A possible worry with our results is that perhaps only Dr. GRPO recruits the functional welfare axis, rather than RL in general. We therefore train a model via token-level REINFORCE. While Dr. GRPO applies a single trajectory-level advantage to all tokens, token-level REINFORCE assigns each action its own per-position advantage built from a returns-to-go signal and a per-position group baseline.

#### Per-turn reward signal.

Each rollout produces a sequence of turns $t = 0, 1, \dots, T_{i} - 1$ for trajectory $i$. At every turn the agent emits a single direction token and the environment returns a scalar reward

$$
r_{i,t}\;=\; r_{\text{step}}\;+\; r_{\text{Gold}{}}\cdot \Delta g_{i,t}\;+\; r_{\text{Mold}{}}\cdot \Delta\ell_{i,t},
$$

where $\Delta g_{i,t}$ and $\Delta\ell_{i,t}$ are the number of Gold tiles consumed and Mold tiles entered on turn $t$ respectively, and the constants take the values $r_{\text{step}}= -0.1$, $r_{\text{Gold}{}}= +20$, $r_{\text{Mold}{}}= -10$ also used by Dr. GRPO.

#### Returns-to-go.

We use undiscounted returns-to-go ($\gamma = 1$):

$$
G_{i,t}\;=\; \sum_{k=t}^{T_i - 1}r_{i,k}.
$$

$G_{i,t}$ is the trajectory’s reward summed from the current turn through termination, so the action emitted at turn $t$ is credited with all downstream consequences of the policy’s choices from $t$ onward.

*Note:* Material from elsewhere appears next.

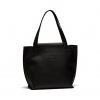 ALIMIA BAGS IN BLACK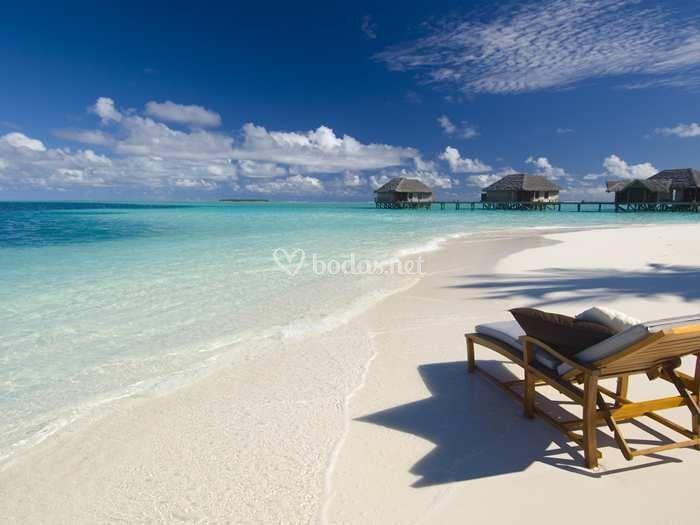 Maldivas   Rangali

#### Per-position group baseline.

For every batch we sample $|\mathcal{G}|$ rollouts per maze prompt (the GRPO group). Within a group $g$, we let $\mathcal{G}$ for its index set and let $m_{i,t}\in \{0,1\}$ be the response mask (1 at valid turn positions, 0 at padding for trajectories that terminated before the maximum turn limit). The baseline at turn position $t$ is the mask-weighted mean return-to-go across that group’s still-active members,

$$
b^{(g)}_{t}\;=\; \frac{\sum_{i \in \mathcal{G}}m_{i,t}\, G_{i,t}}{\max\!\Bigl(\sum_{i \in \mathcal{G}}m_{i,t},\, 1\Bigr)},
$$

and the per-turn advantage is

$$
A_{i,t}\;=\; \bigl(G_{i,t}- b^{(g(i))}_{t}\bigr)\, m_{i,t}.
$$

#### Token-level PPO surrogate.

Following Ye et al. [31], we use a dual-clipping PPO variant. Let $\pi_{\theta}$ denote the current policy and $\pi_{\theta_{\text{old}}}$ the rollout-time policy. The importance ratio at turn $t$ of trajectory $i$ is

$$
\rho_{i,t}\;=\; \exp\!\bigl(\log \pi_{\theta}(a_{i,t}\mid s_{i,t}) - \log \pi_{\theta_{\text{old}}}(a_{i,t}\mid s_{i,t})\bigr),
$$

clamped in log-space to $[-20, 20]$ for numerical stability. We use the same dual-clip surrogate as Dr. GRPO, applied with per-turn advantages instead of trajectory advantages:

$$
L^{\text{clip}}_{i,t}\;=\; \begin{cases}\max\!\bigl(-\rho_{i,t}A_{i,t},\, -\bar\rho_{i,t}A_{i,t}\bigr)&\text{if }A_{i,t}\ge 0, \\[2pt] \min\!\bigl(\max(-\rho_{i,t}A_{i,t},\, -\bar\rho_{i,t}A_{i,t}),\, -c\, A_{i,t}\bigr)&\text{if }A_{i,t}< 0,\end{cases}
$$

where $\bar\rho_{i,t}= \mathrm{clip}(\rho_{i,t}, 1{-}\epsilon, 1{+}\epsilon)$, $\epsilon = 0.2$, and $c = 3.0$.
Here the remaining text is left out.